147.1
From Numbers to Post-Logocentric Normative Craft : On the Use of Indicators and Comparable Constructs in Contemporary Legal Analysis

Tuesday, 12 July 2016: 10:45
Location: Hörsaal 24 (Main Building)
Oral Presentation
Marcus DE CASTRO, University of Brasilia, Brazil
The use of indicators for several purposes, including policy design and diffusion, has drawn attention from international organizations and legal scholars in recent years. Indicators are often seen as elements that make up “technical” (as opposed to “legal”) norms, and also as devices that link “scientific laws” to legal rules. One strand of argument explores the idea that law in some contexts has become subject to the influence of a “mathematical turn” coming from within “neoclassical” economics. The paper articulates some ideas about how legal criticism can be worked into the use indicators in contemporary legal analysis. The paper thus discusses, in stylized form, relevant relationships between law, taken as a social practice, and specialized means by which legal craft has sought to move “beyond” commonplace moralities of received worldviews. The paper suggests that, while rhetoric remained more linked to the development of political (not jural) ideas, the direct use by jurists of dialectics, philology, history and the “emulated” use of mathematics (law more geometrico) have offered pathways for legal craft to attempt overcoming established moralities. The rise of statistics and accounting techniques has tended to occur within the bounds of the rationalist idea of a mathesis universalis. Yet, despite all these transitions, the question must be asked how far legal craft has remained a means to actuate the exercise power (thus keeping its role as logocentric craft, to use the language of Derrida).

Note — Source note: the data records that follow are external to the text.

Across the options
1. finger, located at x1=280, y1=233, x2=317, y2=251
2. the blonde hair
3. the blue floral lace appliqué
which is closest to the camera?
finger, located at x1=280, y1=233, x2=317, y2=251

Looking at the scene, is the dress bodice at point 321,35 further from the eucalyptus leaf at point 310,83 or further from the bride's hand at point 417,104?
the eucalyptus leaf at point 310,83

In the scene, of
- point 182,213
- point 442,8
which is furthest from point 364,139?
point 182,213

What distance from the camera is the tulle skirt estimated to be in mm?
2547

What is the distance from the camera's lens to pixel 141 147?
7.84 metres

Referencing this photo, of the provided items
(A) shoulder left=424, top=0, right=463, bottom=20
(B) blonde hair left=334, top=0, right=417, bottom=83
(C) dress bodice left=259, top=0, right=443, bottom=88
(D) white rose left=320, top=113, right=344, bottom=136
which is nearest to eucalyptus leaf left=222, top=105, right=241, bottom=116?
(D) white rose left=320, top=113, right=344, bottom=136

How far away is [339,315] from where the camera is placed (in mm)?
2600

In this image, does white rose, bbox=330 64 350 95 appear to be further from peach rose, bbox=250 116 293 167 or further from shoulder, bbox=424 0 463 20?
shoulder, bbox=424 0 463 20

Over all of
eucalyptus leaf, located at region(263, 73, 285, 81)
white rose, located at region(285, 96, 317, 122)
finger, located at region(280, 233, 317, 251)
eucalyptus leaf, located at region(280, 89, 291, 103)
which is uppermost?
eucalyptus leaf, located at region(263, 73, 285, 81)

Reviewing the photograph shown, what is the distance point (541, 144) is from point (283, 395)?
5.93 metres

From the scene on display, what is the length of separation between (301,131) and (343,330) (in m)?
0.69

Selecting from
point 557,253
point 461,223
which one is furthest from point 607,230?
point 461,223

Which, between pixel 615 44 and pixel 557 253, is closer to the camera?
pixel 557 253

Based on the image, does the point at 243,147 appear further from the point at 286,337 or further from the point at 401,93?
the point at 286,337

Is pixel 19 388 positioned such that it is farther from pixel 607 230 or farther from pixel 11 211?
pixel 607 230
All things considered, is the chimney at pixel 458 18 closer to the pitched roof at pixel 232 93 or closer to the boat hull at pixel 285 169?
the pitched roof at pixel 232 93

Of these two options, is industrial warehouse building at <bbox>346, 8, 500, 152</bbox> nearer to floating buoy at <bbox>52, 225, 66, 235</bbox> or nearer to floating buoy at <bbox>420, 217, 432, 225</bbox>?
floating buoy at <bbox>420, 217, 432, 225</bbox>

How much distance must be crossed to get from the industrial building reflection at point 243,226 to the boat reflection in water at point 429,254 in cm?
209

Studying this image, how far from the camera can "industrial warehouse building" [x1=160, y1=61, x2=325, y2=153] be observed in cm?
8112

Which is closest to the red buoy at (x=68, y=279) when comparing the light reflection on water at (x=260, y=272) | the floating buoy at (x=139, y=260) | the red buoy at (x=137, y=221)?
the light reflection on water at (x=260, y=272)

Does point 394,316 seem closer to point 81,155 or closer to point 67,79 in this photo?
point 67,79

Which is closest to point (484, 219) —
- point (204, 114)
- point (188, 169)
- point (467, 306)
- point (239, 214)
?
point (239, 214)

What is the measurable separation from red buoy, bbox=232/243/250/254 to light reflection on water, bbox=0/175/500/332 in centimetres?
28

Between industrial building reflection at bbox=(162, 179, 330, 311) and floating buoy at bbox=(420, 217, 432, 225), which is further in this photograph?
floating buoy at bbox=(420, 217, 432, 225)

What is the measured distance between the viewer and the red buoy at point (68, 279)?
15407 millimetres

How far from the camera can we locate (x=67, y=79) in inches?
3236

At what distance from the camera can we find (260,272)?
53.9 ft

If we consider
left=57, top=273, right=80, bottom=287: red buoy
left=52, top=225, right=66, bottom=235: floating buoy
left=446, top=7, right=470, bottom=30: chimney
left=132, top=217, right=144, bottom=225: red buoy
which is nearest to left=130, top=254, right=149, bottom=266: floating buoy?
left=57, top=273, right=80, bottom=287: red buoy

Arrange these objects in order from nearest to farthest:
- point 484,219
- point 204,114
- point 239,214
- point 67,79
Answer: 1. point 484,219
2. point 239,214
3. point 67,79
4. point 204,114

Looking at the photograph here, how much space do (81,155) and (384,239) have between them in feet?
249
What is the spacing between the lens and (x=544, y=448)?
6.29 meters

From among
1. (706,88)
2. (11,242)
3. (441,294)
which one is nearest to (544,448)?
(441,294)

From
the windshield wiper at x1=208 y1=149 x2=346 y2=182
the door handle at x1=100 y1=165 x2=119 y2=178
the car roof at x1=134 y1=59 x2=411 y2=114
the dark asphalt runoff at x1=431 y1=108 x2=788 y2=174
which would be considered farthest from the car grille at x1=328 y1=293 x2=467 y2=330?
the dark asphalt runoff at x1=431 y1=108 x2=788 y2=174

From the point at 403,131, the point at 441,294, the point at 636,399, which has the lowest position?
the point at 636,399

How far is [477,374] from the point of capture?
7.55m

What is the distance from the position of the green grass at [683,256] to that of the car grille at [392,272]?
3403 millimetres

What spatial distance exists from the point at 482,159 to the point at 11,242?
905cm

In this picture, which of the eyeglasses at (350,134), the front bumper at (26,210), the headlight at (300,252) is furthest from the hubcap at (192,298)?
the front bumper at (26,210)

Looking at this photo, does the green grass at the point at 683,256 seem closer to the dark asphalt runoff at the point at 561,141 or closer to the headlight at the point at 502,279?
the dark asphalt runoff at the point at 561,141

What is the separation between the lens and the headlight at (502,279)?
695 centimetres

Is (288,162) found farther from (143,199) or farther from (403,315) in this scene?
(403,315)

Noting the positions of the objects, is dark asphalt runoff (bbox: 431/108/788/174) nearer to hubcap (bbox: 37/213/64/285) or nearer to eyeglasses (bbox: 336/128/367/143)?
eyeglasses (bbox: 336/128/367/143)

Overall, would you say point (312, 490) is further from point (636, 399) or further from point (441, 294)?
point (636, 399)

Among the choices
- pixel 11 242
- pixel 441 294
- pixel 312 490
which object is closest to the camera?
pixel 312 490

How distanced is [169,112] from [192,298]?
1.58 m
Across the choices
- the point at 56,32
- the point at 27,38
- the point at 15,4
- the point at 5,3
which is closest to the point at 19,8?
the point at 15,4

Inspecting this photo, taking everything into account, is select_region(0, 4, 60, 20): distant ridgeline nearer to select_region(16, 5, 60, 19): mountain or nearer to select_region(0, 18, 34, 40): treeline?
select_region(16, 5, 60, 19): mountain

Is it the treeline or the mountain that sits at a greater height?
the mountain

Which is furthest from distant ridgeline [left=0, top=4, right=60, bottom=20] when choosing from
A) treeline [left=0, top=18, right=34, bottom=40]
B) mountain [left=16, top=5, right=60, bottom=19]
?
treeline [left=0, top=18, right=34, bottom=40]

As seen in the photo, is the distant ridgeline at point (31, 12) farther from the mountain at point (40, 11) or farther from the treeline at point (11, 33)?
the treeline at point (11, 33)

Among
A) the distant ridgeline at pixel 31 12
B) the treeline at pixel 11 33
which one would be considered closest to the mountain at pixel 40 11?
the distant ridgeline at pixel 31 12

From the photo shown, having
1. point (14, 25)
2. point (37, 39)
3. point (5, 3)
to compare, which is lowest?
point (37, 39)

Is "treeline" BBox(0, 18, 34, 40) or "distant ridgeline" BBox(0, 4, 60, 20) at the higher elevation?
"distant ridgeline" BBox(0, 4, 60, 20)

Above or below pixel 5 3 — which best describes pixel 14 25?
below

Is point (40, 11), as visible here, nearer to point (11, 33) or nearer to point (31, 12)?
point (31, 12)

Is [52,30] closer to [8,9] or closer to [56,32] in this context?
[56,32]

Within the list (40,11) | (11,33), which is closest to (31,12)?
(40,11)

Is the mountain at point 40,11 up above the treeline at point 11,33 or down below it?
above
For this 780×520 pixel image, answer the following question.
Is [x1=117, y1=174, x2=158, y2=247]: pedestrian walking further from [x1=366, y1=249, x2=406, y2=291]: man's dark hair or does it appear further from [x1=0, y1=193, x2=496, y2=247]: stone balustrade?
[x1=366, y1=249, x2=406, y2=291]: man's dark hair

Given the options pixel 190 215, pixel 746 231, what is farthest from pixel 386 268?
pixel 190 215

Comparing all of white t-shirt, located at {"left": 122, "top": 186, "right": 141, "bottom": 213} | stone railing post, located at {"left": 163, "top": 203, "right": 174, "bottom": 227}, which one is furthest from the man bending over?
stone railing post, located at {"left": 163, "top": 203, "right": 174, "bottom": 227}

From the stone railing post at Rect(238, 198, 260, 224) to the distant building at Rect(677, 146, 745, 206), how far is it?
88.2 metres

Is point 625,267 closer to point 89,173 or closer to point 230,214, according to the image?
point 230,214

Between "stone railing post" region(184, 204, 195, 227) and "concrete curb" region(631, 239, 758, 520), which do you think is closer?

The paper finally suggests that the modernist transformation of mathematics -- which paralleled the rise of modernist trends in art and aesthetics -- and the emergence of computer technology and the internet have the potential of unleashing a process by which social coordination can be made to move beyond markets (as characterized by neoclassical economics) and become embedded into law revamped as a post-logocentric normative craft.